You can also run the web service call in a delayed background job so that it's not hogging up a web-server and can even be run on a separate physical box. This is also a much more scaleable approach. If you make the web call using AJAX then you can ping the server every second or two to see if your results are ready, that way your client is not held in limbo while the results are being calculated and the request does not time out.
I was looking at the slave/pool modules and it seems similar to what I
want, but it also seems like I have a single point of failure in my
application (if the master node goes down).
The client has a list of gateways (for the sake of fallback - all do
the same thing) which accept connections, and one is chosen from
randomly by the client. When the client connects all nodes are
examined to see which has the least load and then the IP of the least-
loaded server is forwarded back to the client. The client then
connects to this server and everything is executed there.
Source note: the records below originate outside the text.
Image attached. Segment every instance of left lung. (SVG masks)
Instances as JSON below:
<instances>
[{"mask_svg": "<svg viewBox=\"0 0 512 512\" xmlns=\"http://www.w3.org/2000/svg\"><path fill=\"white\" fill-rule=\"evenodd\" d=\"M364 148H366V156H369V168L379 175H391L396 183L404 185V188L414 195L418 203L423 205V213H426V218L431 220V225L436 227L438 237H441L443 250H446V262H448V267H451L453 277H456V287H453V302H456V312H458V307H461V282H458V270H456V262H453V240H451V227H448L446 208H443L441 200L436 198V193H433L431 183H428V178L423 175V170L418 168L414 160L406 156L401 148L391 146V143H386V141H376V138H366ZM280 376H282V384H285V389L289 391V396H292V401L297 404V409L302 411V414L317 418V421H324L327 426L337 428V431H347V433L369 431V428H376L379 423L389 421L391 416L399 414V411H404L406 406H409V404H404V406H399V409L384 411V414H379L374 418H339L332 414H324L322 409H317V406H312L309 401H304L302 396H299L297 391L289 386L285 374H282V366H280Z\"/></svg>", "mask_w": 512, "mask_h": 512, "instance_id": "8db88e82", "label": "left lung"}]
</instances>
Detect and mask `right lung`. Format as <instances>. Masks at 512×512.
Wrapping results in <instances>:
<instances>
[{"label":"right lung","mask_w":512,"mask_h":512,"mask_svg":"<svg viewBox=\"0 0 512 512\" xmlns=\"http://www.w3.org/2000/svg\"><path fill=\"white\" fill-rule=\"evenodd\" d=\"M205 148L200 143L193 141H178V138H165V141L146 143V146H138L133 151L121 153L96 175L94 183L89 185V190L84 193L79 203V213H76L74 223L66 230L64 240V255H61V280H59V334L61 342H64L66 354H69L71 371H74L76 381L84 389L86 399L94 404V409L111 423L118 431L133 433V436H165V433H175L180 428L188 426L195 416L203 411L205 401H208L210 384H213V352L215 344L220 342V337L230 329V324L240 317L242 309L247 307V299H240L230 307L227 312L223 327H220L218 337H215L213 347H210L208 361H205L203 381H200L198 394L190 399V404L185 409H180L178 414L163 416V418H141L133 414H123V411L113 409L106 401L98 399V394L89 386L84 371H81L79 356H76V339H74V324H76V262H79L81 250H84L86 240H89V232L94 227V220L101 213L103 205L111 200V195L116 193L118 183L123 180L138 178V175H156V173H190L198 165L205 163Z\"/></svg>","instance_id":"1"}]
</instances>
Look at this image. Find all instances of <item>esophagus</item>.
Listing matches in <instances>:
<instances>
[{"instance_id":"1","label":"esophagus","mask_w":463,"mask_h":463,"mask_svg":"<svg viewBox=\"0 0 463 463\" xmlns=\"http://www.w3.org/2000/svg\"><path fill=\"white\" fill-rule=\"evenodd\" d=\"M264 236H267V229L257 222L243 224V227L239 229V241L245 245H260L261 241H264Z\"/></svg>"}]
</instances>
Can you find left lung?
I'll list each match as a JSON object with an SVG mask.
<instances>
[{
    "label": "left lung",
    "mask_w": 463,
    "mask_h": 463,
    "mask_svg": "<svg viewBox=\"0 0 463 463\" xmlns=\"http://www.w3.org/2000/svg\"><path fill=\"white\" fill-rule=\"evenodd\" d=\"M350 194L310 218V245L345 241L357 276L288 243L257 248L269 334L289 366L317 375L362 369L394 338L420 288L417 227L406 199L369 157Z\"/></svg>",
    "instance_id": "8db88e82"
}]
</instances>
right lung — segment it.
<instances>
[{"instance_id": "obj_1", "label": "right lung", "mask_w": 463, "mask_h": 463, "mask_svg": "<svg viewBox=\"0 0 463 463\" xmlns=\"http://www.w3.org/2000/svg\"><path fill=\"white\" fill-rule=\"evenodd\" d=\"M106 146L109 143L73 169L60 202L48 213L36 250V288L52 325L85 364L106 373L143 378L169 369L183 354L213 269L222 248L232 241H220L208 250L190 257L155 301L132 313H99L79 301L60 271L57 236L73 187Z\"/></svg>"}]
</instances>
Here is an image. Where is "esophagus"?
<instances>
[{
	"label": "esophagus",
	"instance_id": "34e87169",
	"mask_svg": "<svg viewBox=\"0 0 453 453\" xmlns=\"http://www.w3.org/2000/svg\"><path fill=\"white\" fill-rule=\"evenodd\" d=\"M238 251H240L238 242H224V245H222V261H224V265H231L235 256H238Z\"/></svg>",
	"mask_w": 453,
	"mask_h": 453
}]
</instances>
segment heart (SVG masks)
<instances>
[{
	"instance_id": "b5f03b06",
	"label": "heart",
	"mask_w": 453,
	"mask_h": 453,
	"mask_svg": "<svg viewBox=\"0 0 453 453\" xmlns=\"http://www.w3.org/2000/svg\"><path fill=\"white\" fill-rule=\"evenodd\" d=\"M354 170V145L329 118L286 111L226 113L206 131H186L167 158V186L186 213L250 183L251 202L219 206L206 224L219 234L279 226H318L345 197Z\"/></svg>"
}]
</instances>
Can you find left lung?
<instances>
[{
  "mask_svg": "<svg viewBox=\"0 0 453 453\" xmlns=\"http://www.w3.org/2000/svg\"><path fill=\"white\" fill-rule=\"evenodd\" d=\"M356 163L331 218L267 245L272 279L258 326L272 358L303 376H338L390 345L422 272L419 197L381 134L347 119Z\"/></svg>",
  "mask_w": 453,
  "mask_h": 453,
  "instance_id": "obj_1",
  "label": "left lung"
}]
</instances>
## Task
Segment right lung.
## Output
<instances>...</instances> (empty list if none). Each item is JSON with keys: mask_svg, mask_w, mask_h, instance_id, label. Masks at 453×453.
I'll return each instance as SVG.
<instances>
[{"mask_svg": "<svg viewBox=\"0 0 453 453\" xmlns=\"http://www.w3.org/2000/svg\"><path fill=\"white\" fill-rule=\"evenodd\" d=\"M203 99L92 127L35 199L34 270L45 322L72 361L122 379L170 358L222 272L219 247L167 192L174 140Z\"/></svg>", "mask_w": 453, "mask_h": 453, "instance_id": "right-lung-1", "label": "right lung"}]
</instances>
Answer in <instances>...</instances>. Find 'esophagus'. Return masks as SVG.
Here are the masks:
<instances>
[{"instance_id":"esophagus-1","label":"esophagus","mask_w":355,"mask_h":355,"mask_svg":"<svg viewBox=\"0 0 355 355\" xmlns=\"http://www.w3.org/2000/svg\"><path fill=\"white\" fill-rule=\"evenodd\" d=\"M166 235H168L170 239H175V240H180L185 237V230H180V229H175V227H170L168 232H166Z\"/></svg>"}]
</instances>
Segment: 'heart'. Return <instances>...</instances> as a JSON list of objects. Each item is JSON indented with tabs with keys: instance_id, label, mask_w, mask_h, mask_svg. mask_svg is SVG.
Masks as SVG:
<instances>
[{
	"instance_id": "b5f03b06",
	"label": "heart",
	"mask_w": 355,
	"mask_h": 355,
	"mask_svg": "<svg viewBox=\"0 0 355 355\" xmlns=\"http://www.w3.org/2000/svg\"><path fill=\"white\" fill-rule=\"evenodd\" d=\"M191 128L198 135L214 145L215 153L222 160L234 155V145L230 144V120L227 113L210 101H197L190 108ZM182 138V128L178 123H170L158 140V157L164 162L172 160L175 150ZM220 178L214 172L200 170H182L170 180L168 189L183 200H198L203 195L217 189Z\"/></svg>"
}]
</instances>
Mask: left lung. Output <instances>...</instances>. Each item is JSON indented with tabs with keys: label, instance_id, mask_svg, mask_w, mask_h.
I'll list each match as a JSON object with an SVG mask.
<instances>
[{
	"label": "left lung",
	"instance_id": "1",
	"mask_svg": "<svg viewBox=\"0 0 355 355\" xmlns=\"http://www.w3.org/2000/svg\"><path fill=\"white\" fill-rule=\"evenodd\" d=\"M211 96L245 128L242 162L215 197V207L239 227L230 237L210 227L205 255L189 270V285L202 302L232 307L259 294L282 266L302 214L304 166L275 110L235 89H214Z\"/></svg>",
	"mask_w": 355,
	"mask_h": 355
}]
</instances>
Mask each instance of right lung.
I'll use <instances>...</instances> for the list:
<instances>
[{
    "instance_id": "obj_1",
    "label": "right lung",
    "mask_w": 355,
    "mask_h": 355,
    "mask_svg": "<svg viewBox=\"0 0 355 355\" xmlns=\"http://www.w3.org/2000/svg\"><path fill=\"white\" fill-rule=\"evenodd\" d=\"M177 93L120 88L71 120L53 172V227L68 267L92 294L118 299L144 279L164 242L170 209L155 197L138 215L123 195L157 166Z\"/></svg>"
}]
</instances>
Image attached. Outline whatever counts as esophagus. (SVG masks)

In summary, I want all nodes to act as both gateways and to actually
process client requests. The load balancing is only done when the
client initially connects - all of the actual packets and processed on
the client's "home" node.
How would I do this?
I don't know if there is this modules implemented yet but what I can say, load balance is overrated. What I can argue is, random placing of jobs is best bet unless you know far more information how load will come in future and in most of cases you really doesn't. What you wrote:
When the client connects all nodes are examined to see which has the least load and then the IP of the least- loaded server is forwarded back to the client.
How you know that all those least loaded node will not be highest loaded just in next ms? How you know that all those high loaded nodes which you will not include in list will not drop load just in next ms? You really can't know it unless you have very rare case.
Just measure (or compute) your node's performance and set node's probability be chosen depend of it. Choose node randomly regardless of current load. Use this as initial approach. When you set it up, then you can try make up some more sophisticated algorithm. I bet that it will be very hard work to beat this initial approach. Trust me, very hard.
Edit: To be more clear in one subtle detail, I strongly argue that you can't predict future load from current and historical load but you should use knowledge about tasks durations probability and current decomposition of task's lifetime. This work is so hard to try achieve.
The purpose of a supervision tree is to manage the processes not necessarily forward requests. There is no reason you couldn't use different code to send requests directly to members of the list of available processes. See the pool:get_nodes or pool:get_node() functions for one way to get those lists.
You can let the pool module handle the management of the processes (restarting, monitoring, and killing processing) and use some other module to transparently redirect requests to the pool of processes. Maybe you were looking for distributed pools though? It'll be hard to get away from the master process in erlang whithout going to distributed nodes. The whole running system is pretty much one large supervision tree.
I recently remembered the pg module which allows you to setup process groups. messages sent to the group go to every process in the group. It might get you part way toward what you want. you would have to write the code to decide which process handles the request for real but you would get a pool without a master using it.